The effects of low levels of subchronic dietary Caprolactam on renal function were evaluated using both sexes and three rat strains (Fischer 344, Sprague-Dawley and Wistar) that received the test compound at diet levels of 0, 0.01, 0.05, 0.10 and 0.50% for at least 90 days (Allied Corp., 1983). Low doses of subchronic dietary CAP are capable of altering renal function when the system is stressed even at very low doses, i.e. 0.01%. The male animals were more susceptible to the effects of CAP than the females and the Fischer 344 and Sprague-Dawleys more so than Wistars. This effect of CAP appears to be more of a physiological alteration than a toxic or adverse effect, in that it is reversible and does not compromise the health of the animal.

 

In a NTP 13-week range-finding study (NTP, 1982) Fischer rats were fed with CAP dose levels of ca. 42, 83, 167, 333 and 500 mg/kg bw/d.

The only compound-related findings were decreased body weights in all treatment groups. In high dose group this decrease in body weight was accompanied by a significantly lower food consumption. Due to an absent dose relationship and a presumed palatability problem this finding can not be considered as adverse. No further compound-related effects were found, resulting in a NOAEL of 500 mg/kg bw/d based on the highest test concentration.

Similarly in B6C3F1 mice dose levels of ca. 813, 1667, 2500, 3333 and 5000 mg/kg bw/d in feed resulted in a body weight depression at all dose levels without a clear dose-response relationship. The NOAEL was identified as 5000 mg/kg bw/d since no further treatment related effects were reported.

In the associated chronic main studies dose levels of 187.5 and 375 mg/kg bw/d were assayed in rats and 1071 and 2143 mg/kg bw/d in mice. Consistently, weight gain depression, accompanied by decreased food intakes were the only treatment related observations. In these chronic studies this effect was considered as adverse since a dose dependency and a biological relevance was observed in the high dose group. Therefore the NOAELs were identified as 187.5 mg/kg bw/d for rats and 1071 mg/kg bw/d for mice.
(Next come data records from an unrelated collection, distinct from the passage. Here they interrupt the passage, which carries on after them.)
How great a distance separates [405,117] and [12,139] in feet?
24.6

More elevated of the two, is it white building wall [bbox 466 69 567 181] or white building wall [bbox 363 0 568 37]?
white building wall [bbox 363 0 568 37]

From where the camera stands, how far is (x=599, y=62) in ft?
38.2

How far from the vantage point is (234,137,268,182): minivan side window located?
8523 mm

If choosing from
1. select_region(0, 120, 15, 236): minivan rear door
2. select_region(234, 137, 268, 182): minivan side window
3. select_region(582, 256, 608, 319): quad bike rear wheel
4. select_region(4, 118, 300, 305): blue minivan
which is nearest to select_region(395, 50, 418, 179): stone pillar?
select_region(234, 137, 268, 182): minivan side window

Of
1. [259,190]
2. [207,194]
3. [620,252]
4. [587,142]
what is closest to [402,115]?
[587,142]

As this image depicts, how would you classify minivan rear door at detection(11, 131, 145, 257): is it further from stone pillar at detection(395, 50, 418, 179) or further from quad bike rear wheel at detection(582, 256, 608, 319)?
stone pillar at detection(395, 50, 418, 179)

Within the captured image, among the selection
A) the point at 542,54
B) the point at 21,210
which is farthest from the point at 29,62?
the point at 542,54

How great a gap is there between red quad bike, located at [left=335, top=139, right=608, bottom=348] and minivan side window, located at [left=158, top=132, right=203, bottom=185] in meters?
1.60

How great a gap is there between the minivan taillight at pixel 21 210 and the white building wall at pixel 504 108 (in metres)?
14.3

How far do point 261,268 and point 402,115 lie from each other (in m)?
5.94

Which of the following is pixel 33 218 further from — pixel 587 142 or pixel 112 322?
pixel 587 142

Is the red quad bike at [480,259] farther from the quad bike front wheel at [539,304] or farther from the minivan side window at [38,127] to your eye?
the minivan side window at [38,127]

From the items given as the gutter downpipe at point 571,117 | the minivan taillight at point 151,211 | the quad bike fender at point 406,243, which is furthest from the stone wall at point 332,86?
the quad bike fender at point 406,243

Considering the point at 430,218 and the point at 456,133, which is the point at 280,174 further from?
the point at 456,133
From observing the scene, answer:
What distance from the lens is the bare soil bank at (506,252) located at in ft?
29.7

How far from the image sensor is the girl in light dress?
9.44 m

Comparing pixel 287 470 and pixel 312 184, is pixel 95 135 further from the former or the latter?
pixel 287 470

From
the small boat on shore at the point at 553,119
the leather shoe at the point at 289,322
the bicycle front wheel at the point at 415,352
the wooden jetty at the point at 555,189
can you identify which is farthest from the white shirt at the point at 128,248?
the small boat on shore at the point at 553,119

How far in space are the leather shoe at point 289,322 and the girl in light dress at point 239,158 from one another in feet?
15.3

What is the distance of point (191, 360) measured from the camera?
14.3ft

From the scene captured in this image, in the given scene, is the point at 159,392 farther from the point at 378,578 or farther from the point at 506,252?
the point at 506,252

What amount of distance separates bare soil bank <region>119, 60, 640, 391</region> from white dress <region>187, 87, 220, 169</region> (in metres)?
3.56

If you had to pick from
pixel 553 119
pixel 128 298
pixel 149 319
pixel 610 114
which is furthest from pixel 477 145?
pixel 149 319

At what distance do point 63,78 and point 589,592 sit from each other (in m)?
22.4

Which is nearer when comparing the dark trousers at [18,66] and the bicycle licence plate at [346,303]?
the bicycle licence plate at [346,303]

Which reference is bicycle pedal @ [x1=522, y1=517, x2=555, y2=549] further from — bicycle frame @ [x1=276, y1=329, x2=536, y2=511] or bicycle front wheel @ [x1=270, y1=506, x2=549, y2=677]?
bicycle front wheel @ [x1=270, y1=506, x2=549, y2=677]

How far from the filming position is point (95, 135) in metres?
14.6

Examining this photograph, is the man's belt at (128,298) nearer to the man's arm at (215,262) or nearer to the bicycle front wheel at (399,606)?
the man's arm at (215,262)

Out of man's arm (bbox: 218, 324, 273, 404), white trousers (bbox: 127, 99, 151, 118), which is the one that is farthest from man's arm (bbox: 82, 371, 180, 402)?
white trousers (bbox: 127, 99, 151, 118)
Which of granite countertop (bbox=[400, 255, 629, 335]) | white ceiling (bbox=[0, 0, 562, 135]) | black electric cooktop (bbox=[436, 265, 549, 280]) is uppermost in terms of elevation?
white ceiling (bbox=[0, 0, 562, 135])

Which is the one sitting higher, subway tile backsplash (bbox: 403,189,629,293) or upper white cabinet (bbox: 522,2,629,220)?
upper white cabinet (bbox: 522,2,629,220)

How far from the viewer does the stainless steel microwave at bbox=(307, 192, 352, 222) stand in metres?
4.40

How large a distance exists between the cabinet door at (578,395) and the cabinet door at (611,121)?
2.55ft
Due to the restricted amount of parameters assayed in these chronic studies (e.g. clinical chemistry) in comparison to the OECD-guideline 408, these NTP studies can not be used in order to reliably identify an overall NOAEL for caprolactam.

 

Three groups of four male and four female beagle dogs each were fed diet containing Caprolactam at levels of 0, 0.1, 0.5 and 1 % (ca. 0, 32, 164, 292 mg/kg bw/d in males and ca. 0, 33, 158, 389 mg/kg bw/d in females) (Hazleton, 1980). A biologically irrelevant decrease in the mean body weights (2-7 % less) of the high-dose females was identified as the only treatment related effect. No treatment-related changes were noted with respect to clinical signs, food consumptions, clinical laboratory studies, ophthalmologic examination, organ weight data, or gross and microscopic pathology. Based on the results, the NOAEL for males and females was considered to be 292 and 389 mg/kg bw/d, respectively.

 

Combining all the data, CAP given by feed to rats only caused specific effects in the male rat kidney. This observation was shown to be related to a rat species which is supposed to have little or no relevance for other species, including humans. No systamic effects were identified in a subchronic dog sudy. Thus no classification as STOT is required.

 

Dermal route:

The only study available for the dermal route of exposure is of limited documentation (RL 4) and reduced scientific coverage (Hohensee, 1951). Four guinea-pigs each were dermally exposed (4 x 6 cm) to 5 and 10 % aqueous solution of Caprolactam daily for 62 days. No alterations were observed, though no quantitative assessment is possible since the applied volume of the test substance is not specified. 

 

Justification for classification or non-classification

Only local respiratory irritation observed on inhalation route of exoposure. No systemic effects observed.